Wir erhalten zwei grenzgeniale Einladungen!
Wir verbringen einen sehr netten Abend und gehen mit zwei Einladungen nach Hause:
- Am Sonntag sind wir in eine Studentenbude auf dem Campus geladen. Jeder bringt etwas zu essen mit was typisch ist für sein Land – oder was er einfach gut kochen kann. Sehr geniale Idee! Ich bin schon am grübeln was ich da machen könnte…ich muss es daheim fertig zubereiten denn die Küche dort hat nur einen kleinen Herd und Mikrowelle, aber keinen Backofen. Das heißt es muss entweder kalt schmecken oder muss in der Mikro aufwärmbar sein. Vielleicht versuche ich mich morgen Nachmittag im Apfelstrudel backen…
- Einer der Doktoratsstudenten lebt ihn San Francisco und ist dort auch aufgewachsen.
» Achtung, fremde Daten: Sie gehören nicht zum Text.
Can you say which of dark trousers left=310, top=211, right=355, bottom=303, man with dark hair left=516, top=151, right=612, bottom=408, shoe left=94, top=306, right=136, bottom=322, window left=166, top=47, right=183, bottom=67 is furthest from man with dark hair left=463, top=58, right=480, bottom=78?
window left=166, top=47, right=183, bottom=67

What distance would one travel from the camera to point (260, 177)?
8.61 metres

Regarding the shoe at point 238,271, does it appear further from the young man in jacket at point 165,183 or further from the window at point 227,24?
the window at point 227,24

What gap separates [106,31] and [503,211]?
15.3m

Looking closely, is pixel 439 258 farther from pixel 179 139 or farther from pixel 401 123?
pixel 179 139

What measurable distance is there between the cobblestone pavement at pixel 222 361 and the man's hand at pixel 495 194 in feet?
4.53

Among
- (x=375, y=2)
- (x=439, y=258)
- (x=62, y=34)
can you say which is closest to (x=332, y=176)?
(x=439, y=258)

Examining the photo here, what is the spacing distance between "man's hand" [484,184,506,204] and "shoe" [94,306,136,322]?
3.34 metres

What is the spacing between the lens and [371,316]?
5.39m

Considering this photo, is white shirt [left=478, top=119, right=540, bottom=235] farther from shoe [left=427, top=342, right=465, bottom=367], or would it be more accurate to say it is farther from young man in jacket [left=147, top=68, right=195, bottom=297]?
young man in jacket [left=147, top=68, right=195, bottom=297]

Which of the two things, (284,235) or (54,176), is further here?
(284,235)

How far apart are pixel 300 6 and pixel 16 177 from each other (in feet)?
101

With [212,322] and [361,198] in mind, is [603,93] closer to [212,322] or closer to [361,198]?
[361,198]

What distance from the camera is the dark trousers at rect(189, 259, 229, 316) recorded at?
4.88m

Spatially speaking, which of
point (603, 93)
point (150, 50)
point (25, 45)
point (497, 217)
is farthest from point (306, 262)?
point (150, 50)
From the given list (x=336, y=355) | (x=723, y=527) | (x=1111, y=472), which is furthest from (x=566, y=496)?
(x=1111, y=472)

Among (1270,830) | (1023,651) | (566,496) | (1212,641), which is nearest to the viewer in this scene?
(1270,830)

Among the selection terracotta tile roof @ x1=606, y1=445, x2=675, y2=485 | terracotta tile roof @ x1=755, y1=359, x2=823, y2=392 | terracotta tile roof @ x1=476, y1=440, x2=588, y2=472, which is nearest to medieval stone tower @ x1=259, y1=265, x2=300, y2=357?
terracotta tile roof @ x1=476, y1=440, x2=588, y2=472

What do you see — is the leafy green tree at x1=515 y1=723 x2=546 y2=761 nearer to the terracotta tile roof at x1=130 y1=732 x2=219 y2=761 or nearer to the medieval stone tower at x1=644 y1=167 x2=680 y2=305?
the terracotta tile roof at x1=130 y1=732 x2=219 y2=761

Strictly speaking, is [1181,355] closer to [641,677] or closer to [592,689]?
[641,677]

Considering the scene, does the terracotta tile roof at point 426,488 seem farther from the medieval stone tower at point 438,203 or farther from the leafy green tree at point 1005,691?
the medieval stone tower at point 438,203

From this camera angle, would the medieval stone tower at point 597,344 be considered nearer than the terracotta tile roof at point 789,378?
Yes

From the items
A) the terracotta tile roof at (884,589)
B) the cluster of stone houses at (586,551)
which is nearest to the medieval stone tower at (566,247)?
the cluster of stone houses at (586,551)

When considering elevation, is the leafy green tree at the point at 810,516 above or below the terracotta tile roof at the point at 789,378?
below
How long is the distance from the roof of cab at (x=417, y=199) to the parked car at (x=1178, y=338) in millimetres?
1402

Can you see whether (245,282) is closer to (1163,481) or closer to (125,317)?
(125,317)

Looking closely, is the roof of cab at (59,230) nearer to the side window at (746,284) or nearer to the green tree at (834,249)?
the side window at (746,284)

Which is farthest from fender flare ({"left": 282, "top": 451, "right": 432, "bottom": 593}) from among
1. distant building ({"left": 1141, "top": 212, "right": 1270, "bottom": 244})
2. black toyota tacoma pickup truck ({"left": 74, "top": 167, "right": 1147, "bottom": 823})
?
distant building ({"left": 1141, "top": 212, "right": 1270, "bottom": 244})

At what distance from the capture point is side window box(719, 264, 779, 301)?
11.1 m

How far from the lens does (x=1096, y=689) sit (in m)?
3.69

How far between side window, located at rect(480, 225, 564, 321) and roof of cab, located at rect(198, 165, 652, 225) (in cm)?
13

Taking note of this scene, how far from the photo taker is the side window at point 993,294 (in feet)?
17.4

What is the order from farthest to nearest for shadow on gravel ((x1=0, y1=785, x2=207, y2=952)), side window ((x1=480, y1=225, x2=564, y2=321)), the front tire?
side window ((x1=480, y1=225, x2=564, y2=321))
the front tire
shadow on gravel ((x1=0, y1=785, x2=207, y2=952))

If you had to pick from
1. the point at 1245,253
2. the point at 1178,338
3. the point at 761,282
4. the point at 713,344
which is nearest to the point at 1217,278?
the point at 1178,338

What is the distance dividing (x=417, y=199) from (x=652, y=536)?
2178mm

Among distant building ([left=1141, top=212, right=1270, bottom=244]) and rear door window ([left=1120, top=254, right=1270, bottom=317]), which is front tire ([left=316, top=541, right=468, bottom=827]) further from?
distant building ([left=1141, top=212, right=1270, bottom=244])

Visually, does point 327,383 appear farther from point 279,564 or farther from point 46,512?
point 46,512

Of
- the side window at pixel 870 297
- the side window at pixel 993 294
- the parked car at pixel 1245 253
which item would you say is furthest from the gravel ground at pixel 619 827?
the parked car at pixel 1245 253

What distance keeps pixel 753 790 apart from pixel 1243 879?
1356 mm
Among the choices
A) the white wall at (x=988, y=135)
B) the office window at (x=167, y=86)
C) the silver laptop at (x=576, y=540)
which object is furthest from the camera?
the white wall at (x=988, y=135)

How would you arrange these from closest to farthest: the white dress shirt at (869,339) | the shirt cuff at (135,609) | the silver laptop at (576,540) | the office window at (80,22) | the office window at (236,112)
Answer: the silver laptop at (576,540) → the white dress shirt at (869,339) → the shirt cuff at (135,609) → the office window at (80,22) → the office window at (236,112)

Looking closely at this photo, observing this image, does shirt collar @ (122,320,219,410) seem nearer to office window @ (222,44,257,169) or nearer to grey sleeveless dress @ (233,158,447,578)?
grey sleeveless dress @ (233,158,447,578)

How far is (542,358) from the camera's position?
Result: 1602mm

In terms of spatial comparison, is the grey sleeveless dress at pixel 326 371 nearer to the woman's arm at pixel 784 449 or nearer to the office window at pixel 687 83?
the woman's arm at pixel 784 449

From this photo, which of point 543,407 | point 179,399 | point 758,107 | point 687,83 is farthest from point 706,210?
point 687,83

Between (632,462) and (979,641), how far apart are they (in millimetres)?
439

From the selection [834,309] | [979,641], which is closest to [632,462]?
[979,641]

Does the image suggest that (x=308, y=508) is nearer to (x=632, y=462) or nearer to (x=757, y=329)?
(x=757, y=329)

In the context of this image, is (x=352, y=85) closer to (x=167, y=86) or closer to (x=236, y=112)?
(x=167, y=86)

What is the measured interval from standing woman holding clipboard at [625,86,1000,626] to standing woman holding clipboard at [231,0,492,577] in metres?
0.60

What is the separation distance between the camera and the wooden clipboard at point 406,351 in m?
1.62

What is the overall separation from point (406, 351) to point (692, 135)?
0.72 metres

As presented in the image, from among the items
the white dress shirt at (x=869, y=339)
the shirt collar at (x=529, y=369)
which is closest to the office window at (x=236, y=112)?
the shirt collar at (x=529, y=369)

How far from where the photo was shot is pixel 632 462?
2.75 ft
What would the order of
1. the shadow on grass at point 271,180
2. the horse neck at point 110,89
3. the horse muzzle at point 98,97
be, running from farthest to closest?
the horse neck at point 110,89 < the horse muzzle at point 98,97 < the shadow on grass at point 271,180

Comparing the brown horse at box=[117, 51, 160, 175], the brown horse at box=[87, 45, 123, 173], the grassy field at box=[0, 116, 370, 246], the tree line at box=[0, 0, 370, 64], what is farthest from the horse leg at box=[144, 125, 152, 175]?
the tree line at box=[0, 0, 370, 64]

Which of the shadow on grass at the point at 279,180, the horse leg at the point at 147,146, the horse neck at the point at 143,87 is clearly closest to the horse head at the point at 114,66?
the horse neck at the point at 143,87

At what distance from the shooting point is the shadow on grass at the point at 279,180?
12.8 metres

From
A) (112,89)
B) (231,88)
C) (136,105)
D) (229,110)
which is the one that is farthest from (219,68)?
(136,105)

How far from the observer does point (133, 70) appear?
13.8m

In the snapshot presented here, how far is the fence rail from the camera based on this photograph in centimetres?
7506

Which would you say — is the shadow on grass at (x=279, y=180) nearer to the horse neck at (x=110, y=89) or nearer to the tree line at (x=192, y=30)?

Und, haltet euch fest, er hat uns eingeladen durch sein Sän Frän zu führen und uns die Stadt aus Sicht eines Einheimischen zu zeigen.
Mittlerweile ist es dunkel, wir machen uns auf den Heimweg und ich bin endlich froh um meine lange Hose und meinen Puli sowie Weste, denn jetzt ists mal wieder ganz schön frisch…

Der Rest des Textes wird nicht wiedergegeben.